◆ **PROBLEM REQUIREMENTS**: Reproduce every one of the records below word for word, leaving out the pictures.

◆ **SOURCE DATA**:

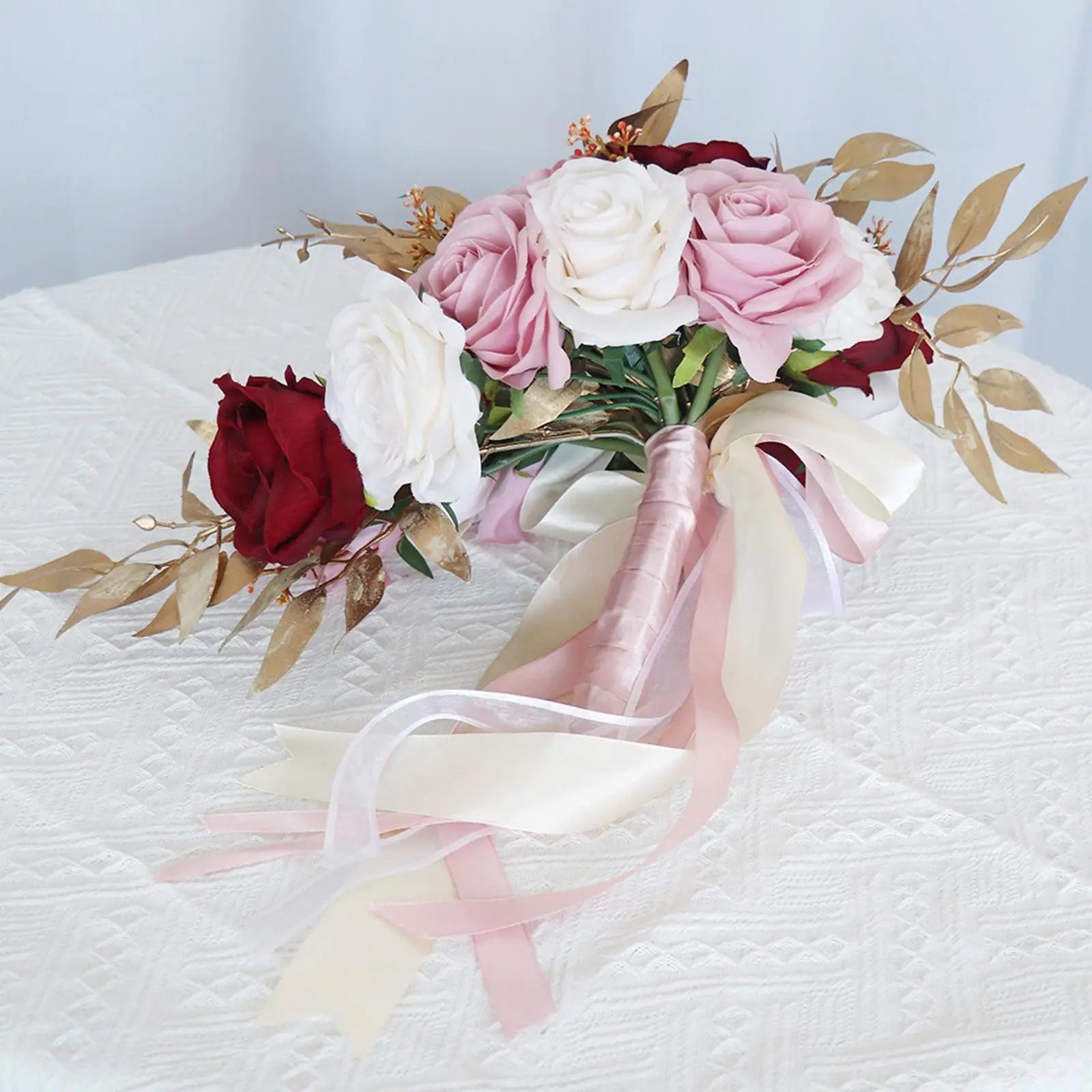 A bouquet of red, white, and pink roses with gold leaves and pink ribbons on a textured white tablecloth.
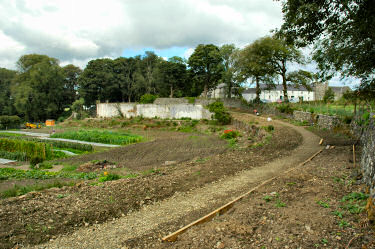 View of a walled garden, old farm buildings in the background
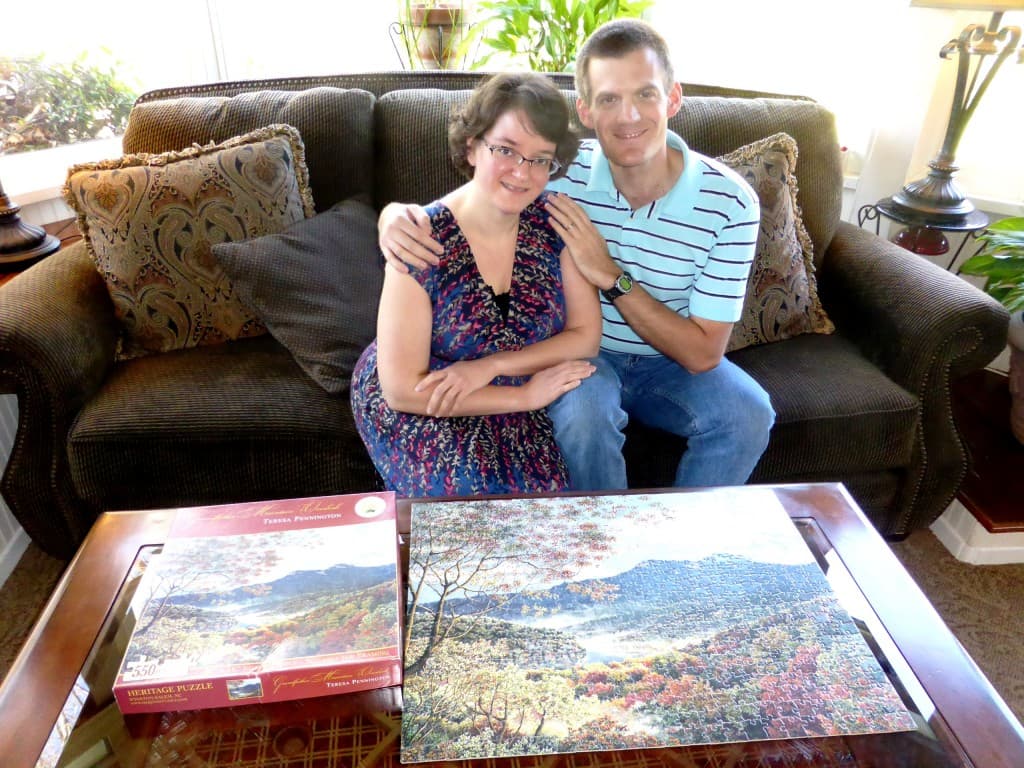 A couple sits together on a couch, smiling and posing beside a completed scenic puzzle and its original box.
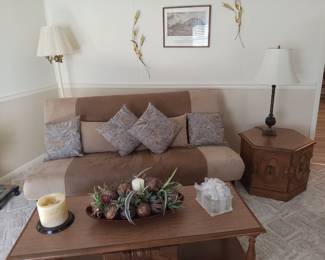 Futon with pillows, wood coffee table with storage, pair of matching wood endtables with storage. Floor lamp, decor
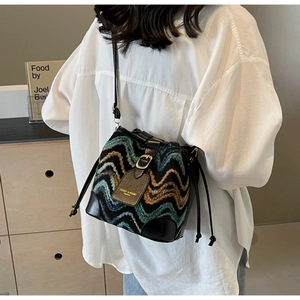 Detail of bohemian woven bucket bag featuring colorful patterns and black leather strap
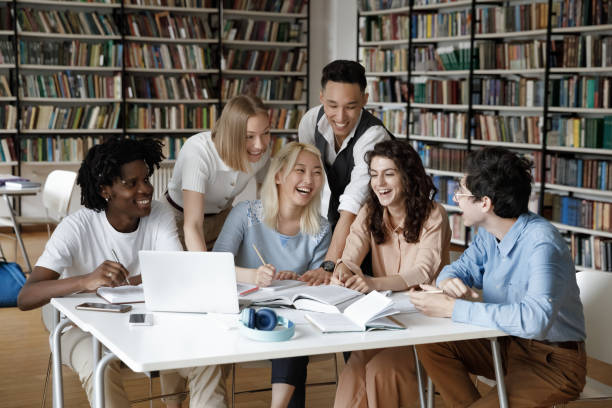 istock Happy mixed race group of students working in library together 1368496798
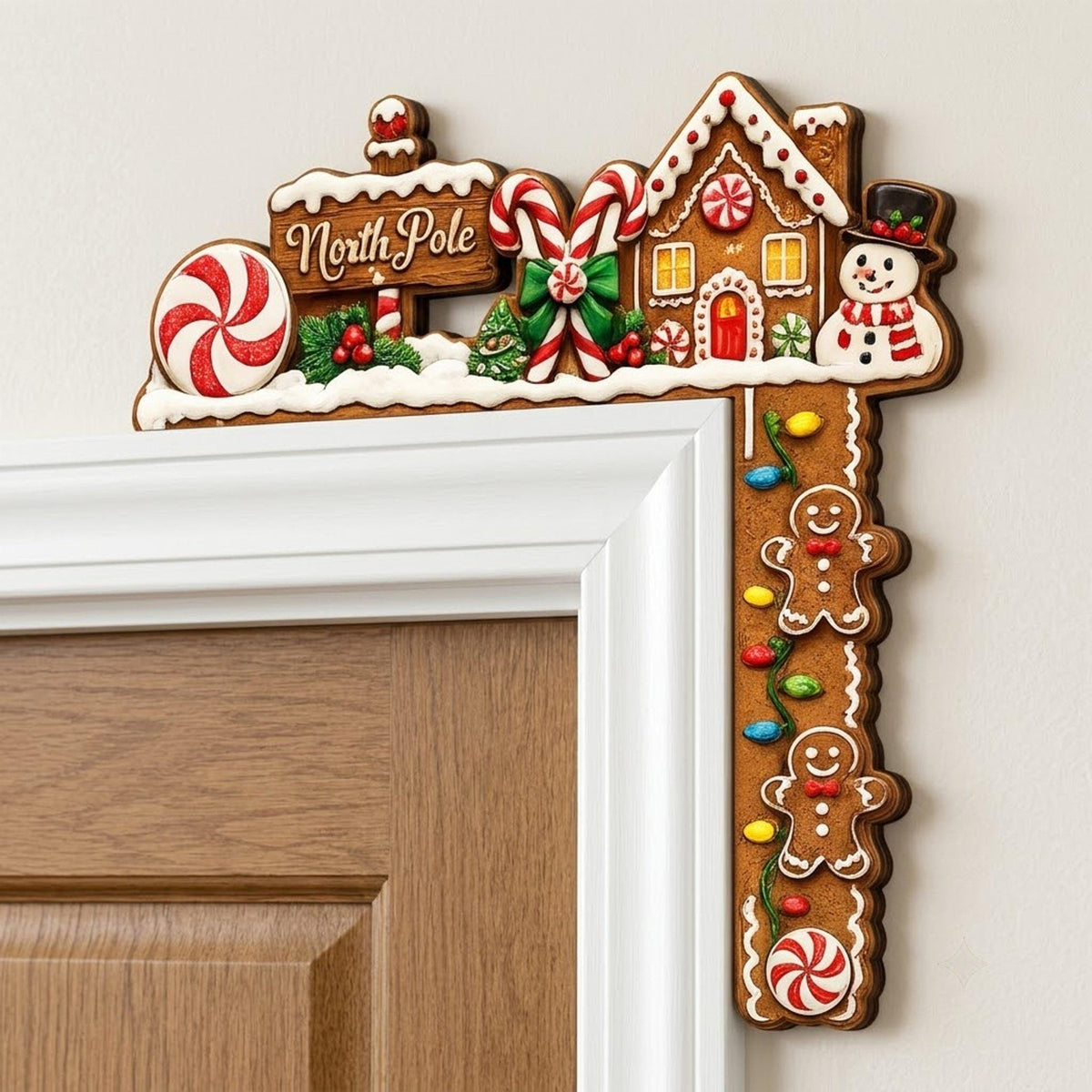Christmas corner door topper featuring a gingerbread house, North Pole sign, candy canes, snowman, peppermint candy, and festive lights mounted on a wooden door frame.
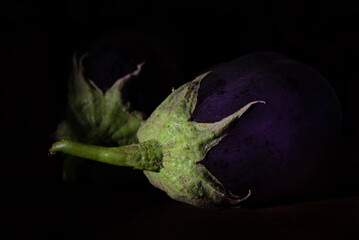 dark shot of two purple aubergines with green stems lying side by side against a dark background.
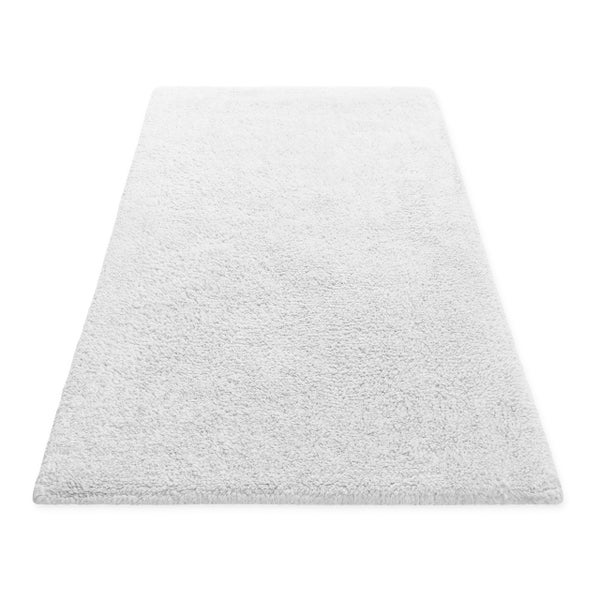 Rechteckiger weißer Hochflor-Teppich.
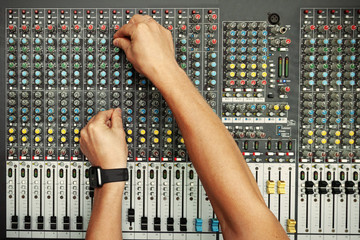 male sound engineer hands working on audio mixing console. toned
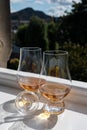 Two glasses of single malt scotch whisky served on old window sill in Scottisch house with view on old part of Edinburgh, Scotland Royalty Free Stock Photo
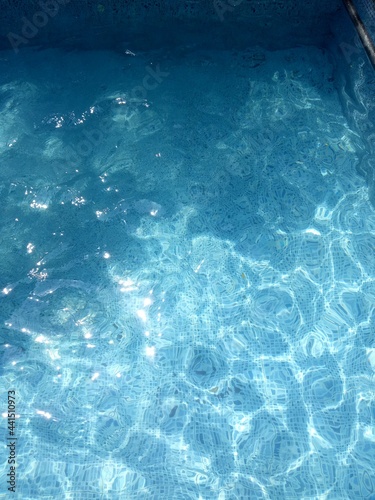 Fototapeta Naklejka Na Ścianę i Meble -  Summer sun reflection at swimming pool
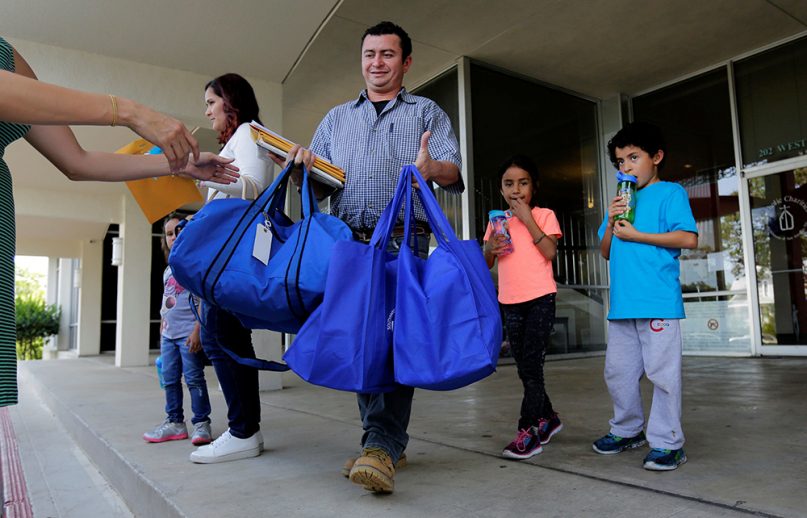 FILE - Immigrants from Honduras, Gerarado Reconco Lara, center, with his children Maria, 6, and Gerardo, 8, leave a Catholic Charities facility July 23, 2018, in San Antonio. The family was reunited the night before. (AP Photo/Eric Gay)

◆ **EXERCISE RESPONSE**:
 A bouquet of red, white, and pink roses with gold leaves and pink ribbons on a textured white tablecloth.
 View of a walled garden, old farm buildings in the background
 A couple sits together on a couch, smiling and posing beside a completed scenic puzzle and its original box.
 Futon with pillows, wood coffee table with storage, pair of matching wood endtables with storage. Floor lamp, decor
 Detail of bohemian woven bucket bag featuring colorful patterns and black leather strap
 istock Happy mixed race group of students working in library together 1368496798
Christmas corner door topper featuring a gingerbread house, North Pole sign, candy canes, snowman, peppermint candy, and festive lights mounted on a wooden door frame.
 dark shot of two purple aubergines with green stems lying side by side against a dark background.
 Rechteckiger weißer Hochflor-Teppich.
 male sound engineer hands working on audio mixing console. toned
 Two glasses of single malt scotch whisky served on old window sill in Scottisch house with view on old part of Edinburgh, Scotland Royalty Free Stock Photo
 Fototapeta Naklejka Na Ścianę i Meble -  Summer sun reflection at swimming pool
 FILE - Immigrants from Honduras, Gerarado Reconco Lara, center, with his children Maria, 6, and Gerardo, 8, leave a Catholic Charities facility July 23, 2018, in San Antonio. The family was reunited the night before. (AP Photo/Eric Gay)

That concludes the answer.